MATERIAL SHOWN:

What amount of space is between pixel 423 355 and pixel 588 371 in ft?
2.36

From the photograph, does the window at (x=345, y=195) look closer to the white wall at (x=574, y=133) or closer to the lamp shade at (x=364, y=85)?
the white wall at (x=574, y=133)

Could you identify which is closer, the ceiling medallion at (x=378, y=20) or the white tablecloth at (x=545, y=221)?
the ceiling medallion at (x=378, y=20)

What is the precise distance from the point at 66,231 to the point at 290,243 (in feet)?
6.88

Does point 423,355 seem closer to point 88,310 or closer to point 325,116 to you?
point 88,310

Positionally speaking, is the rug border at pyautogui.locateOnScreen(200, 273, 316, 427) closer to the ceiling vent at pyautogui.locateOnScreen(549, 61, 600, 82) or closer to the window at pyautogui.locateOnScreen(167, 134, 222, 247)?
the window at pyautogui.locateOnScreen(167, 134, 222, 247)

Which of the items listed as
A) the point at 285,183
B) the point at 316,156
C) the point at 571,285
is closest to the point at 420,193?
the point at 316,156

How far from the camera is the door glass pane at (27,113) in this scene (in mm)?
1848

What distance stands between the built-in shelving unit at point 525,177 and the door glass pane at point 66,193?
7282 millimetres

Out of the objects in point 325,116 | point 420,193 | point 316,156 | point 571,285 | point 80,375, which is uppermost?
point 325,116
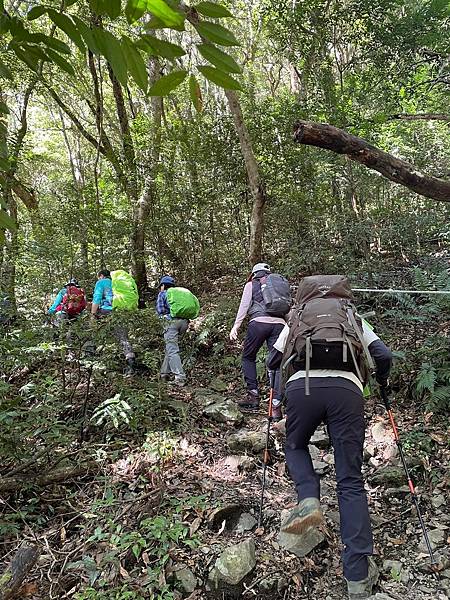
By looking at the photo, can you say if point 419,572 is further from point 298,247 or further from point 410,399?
point 298,247

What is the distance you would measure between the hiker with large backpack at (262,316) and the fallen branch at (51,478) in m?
2.31

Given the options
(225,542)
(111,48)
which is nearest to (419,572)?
(225,542)

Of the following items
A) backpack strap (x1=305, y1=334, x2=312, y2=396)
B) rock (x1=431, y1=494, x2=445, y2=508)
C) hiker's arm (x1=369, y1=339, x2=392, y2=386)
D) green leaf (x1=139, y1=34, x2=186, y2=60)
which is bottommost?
rock (x1=431, y1=494, x2=445, y2=508)

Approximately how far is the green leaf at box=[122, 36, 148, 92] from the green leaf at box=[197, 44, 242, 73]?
150 millimetres

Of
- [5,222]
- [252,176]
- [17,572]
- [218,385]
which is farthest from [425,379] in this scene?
[252,176]

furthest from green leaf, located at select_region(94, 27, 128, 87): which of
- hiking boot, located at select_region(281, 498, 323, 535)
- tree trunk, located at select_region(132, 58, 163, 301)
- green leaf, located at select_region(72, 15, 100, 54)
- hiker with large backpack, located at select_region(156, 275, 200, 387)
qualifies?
tree trunk, located at select_region(132, 58, 163, 301)

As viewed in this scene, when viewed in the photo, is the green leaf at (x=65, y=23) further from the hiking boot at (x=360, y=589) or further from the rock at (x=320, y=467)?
the rock at (x=320, y=467)

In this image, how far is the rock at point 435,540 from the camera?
3336 millimetres

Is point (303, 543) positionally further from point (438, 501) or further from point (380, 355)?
point (380, 355)

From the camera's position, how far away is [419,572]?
3.15 metres

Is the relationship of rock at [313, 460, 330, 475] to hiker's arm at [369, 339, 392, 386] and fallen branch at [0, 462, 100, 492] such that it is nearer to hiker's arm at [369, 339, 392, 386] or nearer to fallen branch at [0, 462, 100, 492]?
hiker's arm at [369, 339, 392, 386]

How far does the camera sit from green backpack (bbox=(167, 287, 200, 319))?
23.6ft

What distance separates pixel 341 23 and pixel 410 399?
822 cm

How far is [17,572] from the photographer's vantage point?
9.37ft
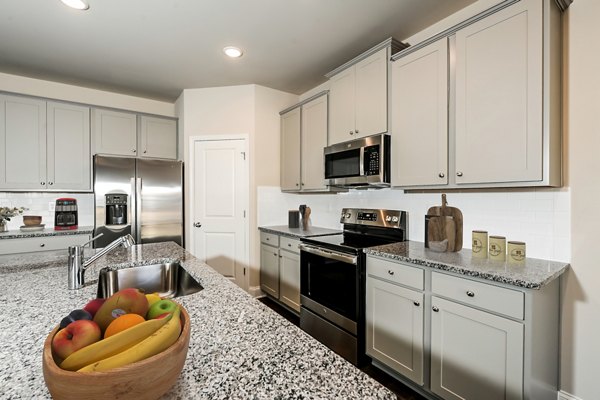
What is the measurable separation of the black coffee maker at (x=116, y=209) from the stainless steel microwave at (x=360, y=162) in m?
2.27

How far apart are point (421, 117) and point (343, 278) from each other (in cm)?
132

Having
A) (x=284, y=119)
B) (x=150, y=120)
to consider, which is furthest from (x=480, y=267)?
(x=150, y=120)

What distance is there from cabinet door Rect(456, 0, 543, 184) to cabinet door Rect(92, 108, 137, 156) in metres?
3.49

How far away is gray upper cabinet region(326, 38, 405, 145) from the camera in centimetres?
230

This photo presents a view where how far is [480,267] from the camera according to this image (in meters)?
1.54

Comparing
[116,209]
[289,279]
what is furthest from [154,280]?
[116,209]

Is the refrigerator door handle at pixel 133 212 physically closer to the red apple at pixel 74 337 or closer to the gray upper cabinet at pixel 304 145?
the gray upper cabinet at pixel 304 145

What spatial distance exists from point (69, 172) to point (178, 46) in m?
1.89

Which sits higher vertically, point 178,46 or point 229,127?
point 178,46

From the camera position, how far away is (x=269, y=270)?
337 centimetres

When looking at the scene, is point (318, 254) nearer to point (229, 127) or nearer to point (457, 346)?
point (457, 346)

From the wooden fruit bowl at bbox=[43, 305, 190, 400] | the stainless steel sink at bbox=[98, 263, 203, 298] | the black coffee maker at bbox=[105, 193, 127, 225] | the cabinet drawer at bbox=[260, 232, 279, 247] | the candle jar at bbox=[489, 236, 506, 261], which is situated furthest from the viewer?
the cabinet drawer at bbox=[260, 232, 279, 247]

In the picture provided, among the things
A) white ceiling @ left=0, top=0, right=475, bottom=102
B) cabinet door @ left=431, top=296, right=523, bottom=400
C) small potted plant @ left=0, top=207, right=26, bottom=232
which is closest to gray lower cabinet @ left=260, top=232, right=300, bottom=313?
cabinet door @ left=431, top=296, right=523, bottom=400

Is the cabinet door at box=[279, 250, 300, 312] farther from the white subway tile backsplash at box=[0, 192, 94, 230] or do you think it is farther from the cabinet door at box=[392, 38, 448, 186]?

GOAL: Return each line from the material above exactly, but not the pictures.

EXERCISE RESPONSE:
What amount of space is between pixel 423 355 and pixel 588 371 in ft?
2.36

From the photograph, does the window at (x=345, y=195) look closer to the white wall at (x=574, y=133) or closer to the lamp shade at (x=364, y=85)?
the white wall at (x=574, y=133)

Could you identify which is closer, the ceiling medallion at (x=378, y=20) or the white tablecloth at (x=545, y=221)?
the ceiling medallion at (x=378, y=20)

What is the precise distance from the point at 66,231 to the point at 290,243 (in feet)?
6.88

Does point 423,355 seem closer to point 88,310 or closer to point 325,116 to you?
point 88,310

Positionally speaking, is the rug border at pyautogui.locateOnScreen(200, 273, 316, 427) closer to the ceiling vent at pyautogui.locateOnScreen(549, 61, 600, 82) or closer to the window at pyautogui.locateOnScreen(167, 134, 222, 247)?
the window at pyautogui.locateOnScreen(167, 134, 222, 247)

Which of the items listed as
A) the point at 285,183
B) the point at 316,156
C) the point at 571,285
is closest to the point at 420,193?
the point at 316,156

How far from the camera is the door glass pane at (27,113) in this scene (in mm)?
1848

What distance stands between the built-in shelving unit at point 525,177 and the door glass pane at point 66,193?
7282 millimetres

Out of the objects in point 325,116 | point 420,193 | point 316,156 | point 571,285 | point 80,375, which is uppermost?
point 325,116
By looking at the photo, can you say if point 419,572 is further from point 298,247 or further from point 410,399?
point 298,247

What is the distance you would measure between the hiker with large backpack at (262,316) and the fallen branch at (51,478) in m?
2.31

Given the options
(225,542)
(111,48)
which is nearest to (419,572)?
(225,542)

Of the following items
A) backpack strap (x1=305, y1=334, x2=312, y2=396)
B) rock (x1=431, y1=494, x2=445, y2=508)
C) hiker's arm (x1=369, y1=339, x2=392, y2=386)
D) green leaf (x1=139, y1=34, x2=186, y2=60)
which is bottommost?
rock (x1=431, y1=494, x2=445, y2=508)

Approximately how far is the green leaf at box=[122, 36, 148, 92] from the green leaf at box=[197, 44, 242, 73]?
150 millimetres

Of
- [5,222]
- [252,176]
- [17,572]
- [218,385]
which is farthest from [425,379] in this scene?
[252,176]

furthest from green leaf, located at select_region(94, 27, 128, 87): which of
- hiking boot, located at select_region(281, 498, 323, 535)
- tree trunk, located at select_region(132, 58, 163, 301)
- green leaf, located at select_region(72, 15, 100, 54)
- hiker with large backpack, located at select_region(156, 275, 200, 387)
qualifies?
tree trunk, located at select_region(132, 58, 163, 301)

As viewed in this scene, when viewed in the photo, is the green leaf at (x=65, y=23) further from the hiking boot at (x=360, y=589) or further from the rock at (x=320, y=467)?
the rock at (x=320, y=467)

In this image, how far is the rock at point 435,540 from the camera?
3336 millimetres

Is point (303, 543) positionally further from point (438, 501) or further from point (380, 355)?
point (380, 355)

From the camera's position, how far away is [419,572]?
3.15 metres

Is the relationship of rock at [313, 460, 330, 475] to hiker's arm at [369, 339, 392, 386] and fallen branch at [0, 462, 100, 492] such that it is nearer to hiker's arm at [369, 339, 392, 386] or nearer to fallen branch at [0, 462, 100, 492]?
hiker's arm at [369, 339, 392, 386]

How far does the camera sit from green backpack (bbox=(167, 287, 200, 319))?
23.6ft

What distance separates pixel 341 23 and pixel 410 399?
822 cm

How far is [17,572] from the photographer's vantage point?
9.37ft
What is the measurable separation of the black coffee maker at (x=116, y=209) from the stainless steel microwave at (x=360, y=162) in m?
2.27

How far apart are point (421, 117) and point (343, 278) from each other (in cm)?
132

Having
A) (x=284, y=119)
B) (x=150, y=120)
to consider, which is furthest from (x=480, y=267)?
(x=150, y=120)

What distance is there from cabinet door Rect(456, 0, 543, 184) to cabinet door Rect(92, 108, 137, 156) in metres?
3.49

How far away is gray upper cabinet region(326, 38, 405, 145) from the camera in centimetres?
230

This photo presents a view where how far is [480,267] from the camera according to this image (in meters)?
1.54

Comparing
[116,209]
[289,279]
what is furthest from [154,280]?
[116,209]

Is the refrigerator door handle at pixel 133 212 physically closer to the red apple at pixel 74 337 or closer to the gray upper cabinet at pixel 304 145?
the gray upper cabinet at pixel 304 145

What spatial distance exists from point (69, 172) to point (178, 46) in m?
1.89

Which sits higher vertically, point 178,46 or point 229,127?
point 178,46

From the camera position, how far away is (x=269, y=270)?
337 centimetres

When looking at the scene, is point (318, 254) nearer to point (229, 127) or nearer to point (457, 346)?
point (457, 346)

From the wooden fruit bowl at bbox=[43, 305, 190, 400] | the stainless steel sink at bbox=[98, 263, 203, 298] | the black coffee maker at bbox=[105, 193, 127, 225] | the cabinet drawer at bbox=[260, 232, 279, 247] | the candle jar at bbox=[489, 236, 506, 261], which is situated furthest from the viewer?
the cabinet drawer at bbox=[260, 232, 279, 247]

In the picture provided, among the things
A) white ceiling @ left=0, top=0, right=475, bottom=102
B) cabinet door @ left=431, top=296, right=523, bottom=400
C) small potted plant @ left=0, top=207, right=26, bottom=232
which is closest to gray lower cabinet @ left=260, top=232, right=300, bottom=313?
cabinet door @ left=431, top=296, right=523, bottom=400

Is the cabinet door at box=[279, 250, 300, 312] farther from the white subway tile backsplash at box=[0, 192, 94, 230] or do you think it is farther from the cabinet door at box=[392, 38, 448, 186]?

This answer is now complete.